*Action item*
Repeat the listing that follows character for character, omitting images.

*Data for the task*
::::::
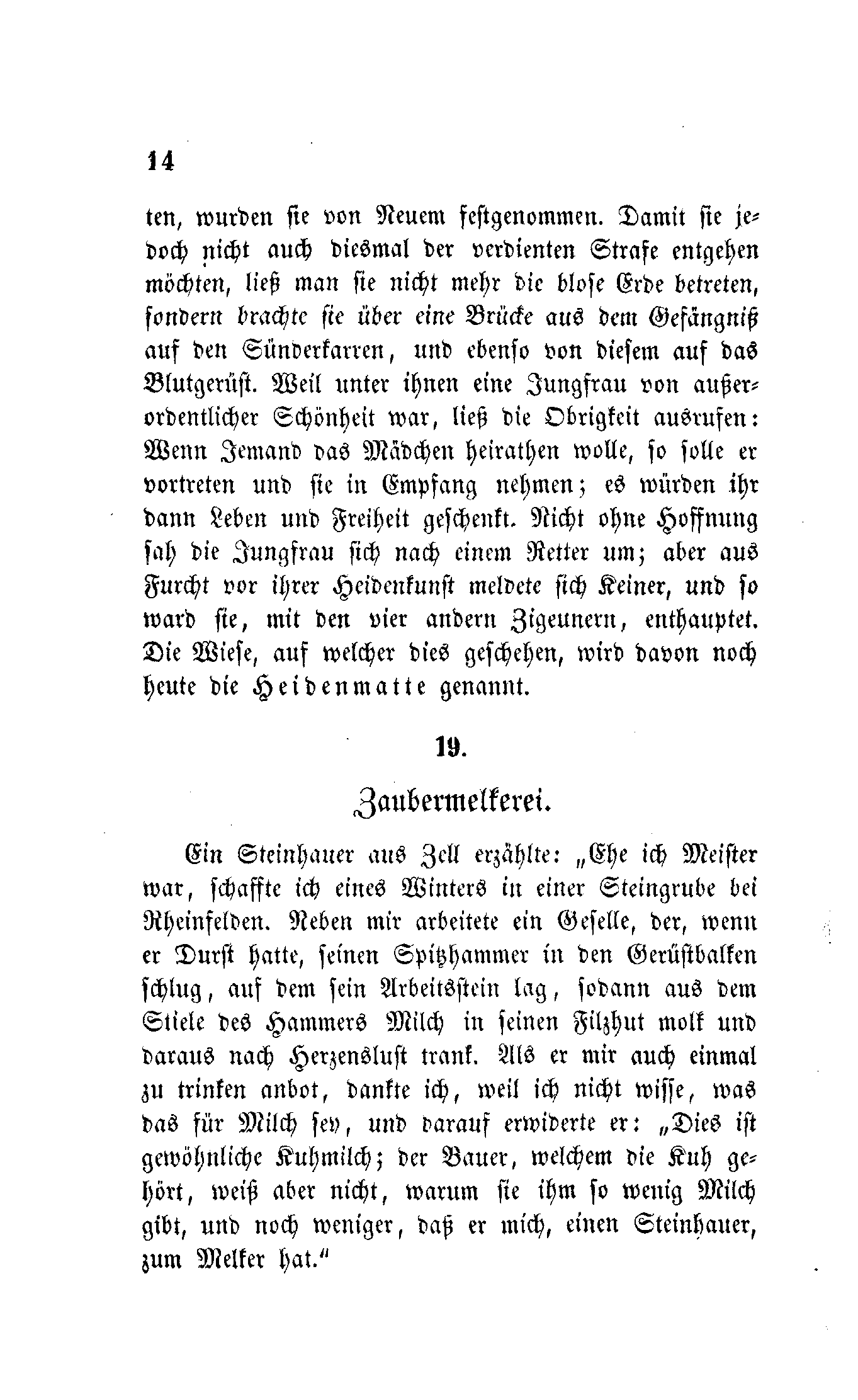 14

ten, wurden sie von Neuem festgenommen. Damit sie jedoch nicht auch diesmal der verdienten Strafe entgehen möchten, ließ man sie nicht mehr die blose Erde betreten, sondern brachte sie über eine Brücke aus dem Gefängniß auf den Sünderkarren, und ebenso von diesem auf das Blutgerüst. Weil unter ihnen eine Jungfrau von außerordentlicher Schönheit war, ließ die Obrigkeit ausrufen: Wenn Jemand das Mädchen heirathen wolle, so solle er vortreten und sie in Empfang nehmen; es würden ihr dann Leben und Freiheit geschenkt. Nicht ohne Hoffnung sah die Jungfrau sich nach einem Retter um; aber aus Furcht vor ihrer Heidenkunst meldete sich Keiner, und so ward sie, mit den vier andern Zigeunern, enthauptet. Die Wiese, auf welcher dies geschehen, wird davon noch heute die Heidenmatte genannt.

19.

Zaubermelkerei.

Ein Steinhauer aus Zell erzählte: „Ehe ich Meister war, schaffte ich eines Winters in einer Steingrube bei Rheinfelden. Neben mir arbeitete ein Geselle, der, wenn er Durst hatte, seinen Spitzhammer in den Gerüstbalken schlug, auf dem sein Arbeitsstein lag, sodann aus dem Stiele des Hammers Milch in seinen Filzhut molk und daraus nach Herzenslust trank. Als er mir auch einmal zu trinken anbot, dankte ich, weil ich nicht wisse, was das für Milch sey, und darauf erwiderte er: „Dies ist gewöhnliche Kuhmilch; der Bauer, welchem die Kuh gehört, weiß aber nicht, warum sie ihm so wenig Milch gibt, und noch weniger, daß er mich, einen Steinhauer, zum Melker hat.“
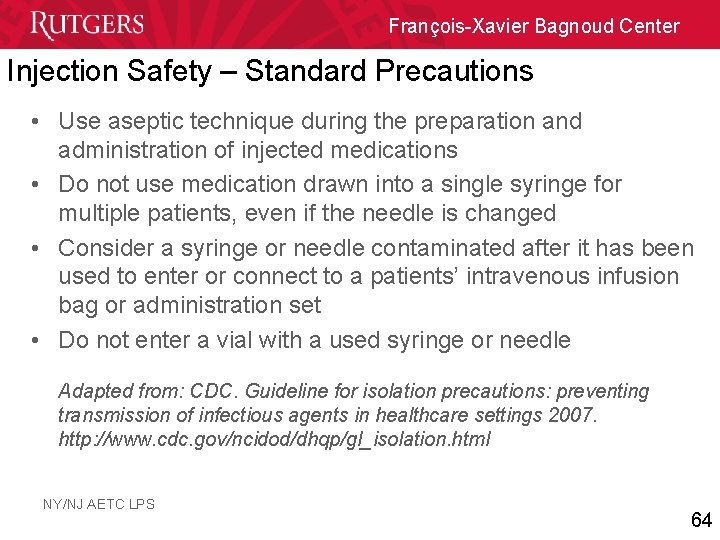 RUTGERS

François-Xavier Bagnoud Center

Injection Safety – Standard Precautions

• Use aseptic technique during the preparation and administration of injected medications
• Do not use medication drawn into a single syringe for multiple patients, even if the needle is changed
• Consider a syringe or needle contaminated after it has been used to enter or connect to a patients' intravenous infusion bag or administration set
• Do not enter a vial with a used syringe or needle

Adapted from: CDC. Guideline for isolation precautions: preventing transmission of infectious agents in healthcare settings 2007. http://www.cdc.gov/ncidod/dhqp/gl_isolation.html

NY/NJ AETC LPS

64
::::::
*Problem solution*
 14

ten, wurden sie von Neuem festgenommen. Damit sie jedoch nicht auch diesmal der verdienten Strafe entgehen möchten, ließ man sie nicht mehr die blose Erde betreten, sondern brachte sie über eine Brücke aus dem Gefängniß auf den Sünderkarren, und ebenso von diesem auf das Blutgerüst. Weil unter ihnen eine Jungfrau von außerordentlicher Schönheit war, ließ die Obrigkeit ausrufen: Wenn Jemand das Mädchen heirathen wolle, so solle er vortreten und sie in Empfang nehmen; es würden ihr dann Leben und Freiheit geschenkt. Nicht ohne Hoffnung sah die Jungfrau sich nach einem Retter um; aber aus Furcht vor ihrer Heidenkunst meldete sich Keiner, und so ward sie, mit den vier andern Zigeunern, enthauptet. Die Wiese, auf welcher dies geschehen, wird davon noch heute die Heidenmatte genannt.

19.

Zaubermelkerei.

Ein Steinhauer aus Zell erzählte: „Ehe ich Meister war, schaffte ich eines Winters in einer Steingrube bei Rheinfelden. Neben mir arbeitete ein Geselle, der, wenn er Durst hatte, seinen Spitzhammer in den Gerüstbalken schlug, auf dem sein Arbeitsstein lag, sodann aus dem Stiele des Hammers Milch in seinen Filzhut molk und daraus nach Herzenslust trank. Als er mir auch einmal zu trinken anbot, dankte ich, weil ich nicht wisse, was das für Milch sey, und darauf erwiderte er: „Dies ist gewöhnliche Kuhmilch; der Bauer, welchem die Kuh gehört, weiß aber nicht, warum sie ihm so wenig Milch gibt, und noch weniger, daß er mich, einen Steinhauer, zum Melker hat.“
 RUTGERS

François-Xavier Bagnoud Center

Injection Safety – Standard Precautions

• Use aseptic technique during the preparation and administration of injected medications
• Do not use medication drawn into a single syringe for multiple patients, even if the needle is changed
• Consider a syringe or needle contaminated after it has been used to enter or connect to a patients' intravenous infusion bag or administration set
• Do not enter a vial with a used syringe or needle

Adapted from: CDC. Guideline for isolation precautions: preventing transmission of infectious agents in healthcare settings 2007. http://www.cdc.gov/ncidod/dhqp/gl_isolation.html

NY/NJ AETC LPS

64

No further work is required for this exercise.